Antes de entrar en ese mundo desconocido, yo era un estudiante universitario a punto de graduarme. Mi vida había estado llena de dificultades, pero siempre creí que mis esfuerzos darían frutos. Todo cambió en un instante.
Cuando abrí los ojos, me encontré rodeado de extraños. Una mujer de rostro amable y un hombre con una expresión tranquila me miraban con sonrisas apaciguadoras. No entendía nada, y la confusión me envolvía como una niebla espesa.
Los recuerdos llegaron como ráfagas de viento, desordenados y abrumadores.

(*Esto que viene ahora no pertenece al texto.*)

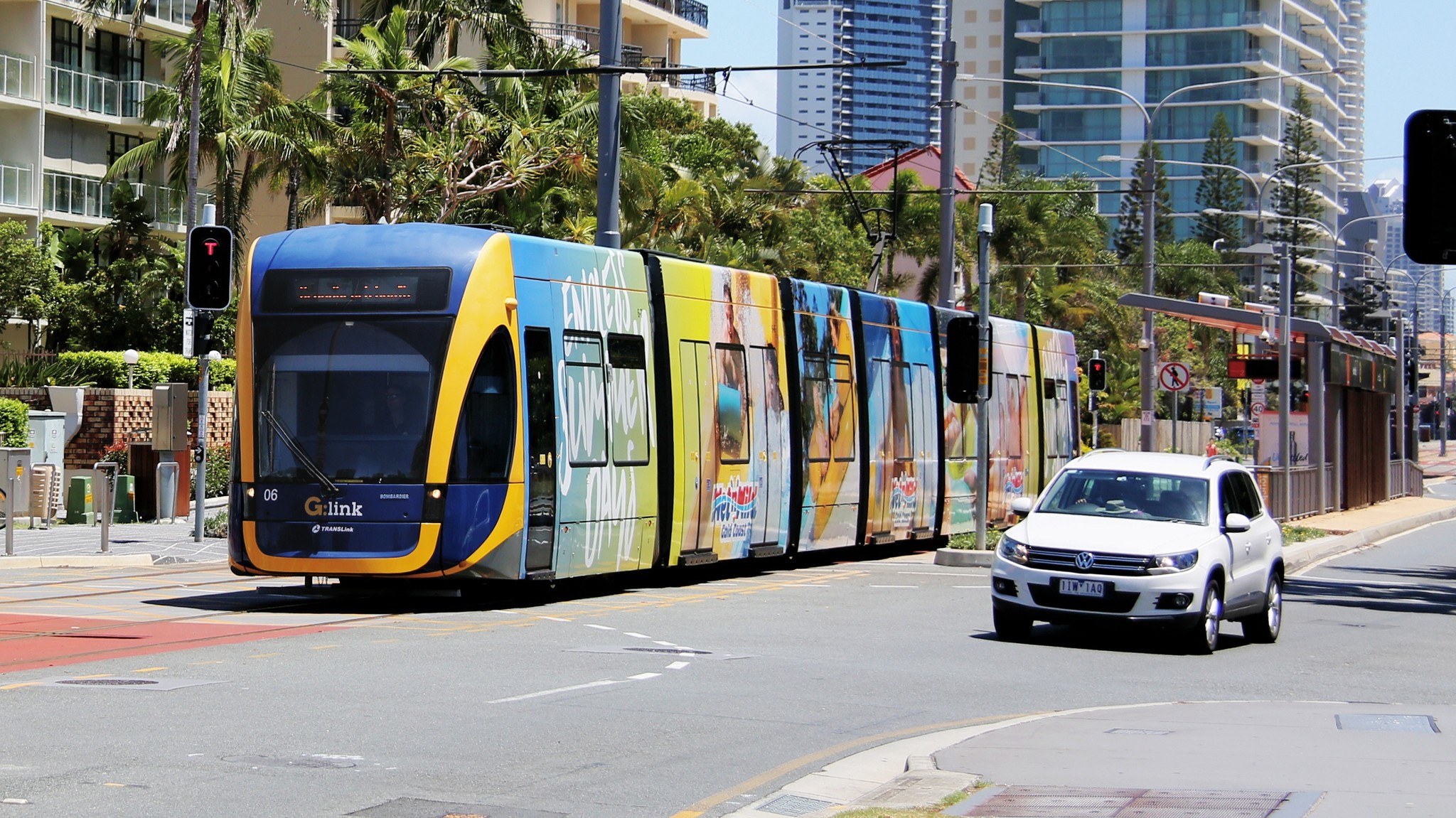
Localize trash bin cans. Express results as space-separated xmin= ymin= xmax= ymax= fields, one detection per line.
xmin=1419 ymin=424 xmax=1431 ymax=441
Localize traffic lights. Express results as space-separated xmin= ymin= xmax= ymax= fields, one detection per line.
xmin=187 ymin=224 xmax=234 ymax=312
xmin=1087 ymin=357 xmax=1107 ymax=392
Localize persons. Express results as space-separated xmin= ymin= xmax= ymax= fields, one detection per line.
xmin=1075 ymin=480 xmax=1139 ymax=509
xmin=829 ymin=309 xmax=839 ymax=436
xmin=990 ymin=378 xmax=1022 ymax=518
xmin=761 ymin=344 xmax=780 ymax=420
xmin=812 ymin=386 xmax=829 ymax=477
xmin=1449 ymin=411 xmax=1456 ymax=440
xmin=879 ymin=305 xmax=914 ymax=481
xmin=718 ymin=285 xmax=746 ymax=426
xmin=373 ymin=386 xmax=411 ymax=434
xmin=945 ymin=404 xmax=976 ymax=521
xmin=1206 ymin=438 xmax=1216 ymax=457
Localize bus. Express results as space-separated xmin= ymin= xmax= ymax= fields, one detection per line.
xmin=226 ymin=219 xmax=1081 ymax=601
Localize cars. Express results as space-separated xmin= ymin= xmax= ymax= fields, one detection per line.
xmin=990 ymin=446 xmax=1285 ymax=656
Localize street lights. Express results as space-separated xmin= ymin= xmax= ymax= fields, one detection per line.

Me vi corriendo por los pasillos del hospital, con el corazón en un puño, tratando de llegar a mi abuela. Ella era todo lo que tenía después de perder a mis padres en un accidente de avión cuando era niño. A pesar de su fragilidad, siempre me recibía con una sonrisa que iluminaba hasta mis días más oscuros. Pero esa luz también se apagó.
Una llamada lo cambió todo.
—Lamentamos informarle que su abuela no pudo resistir…
El resto de las palabras se difuminó en el aire. Salí corriendo hacia el hospital sin pensar, con el frío de la noche mordiendo mi piel. Cada paso era una súplica muda, un intento desesperado de desafiar lo inevitable. Pero entonces, el mundo me detuvo.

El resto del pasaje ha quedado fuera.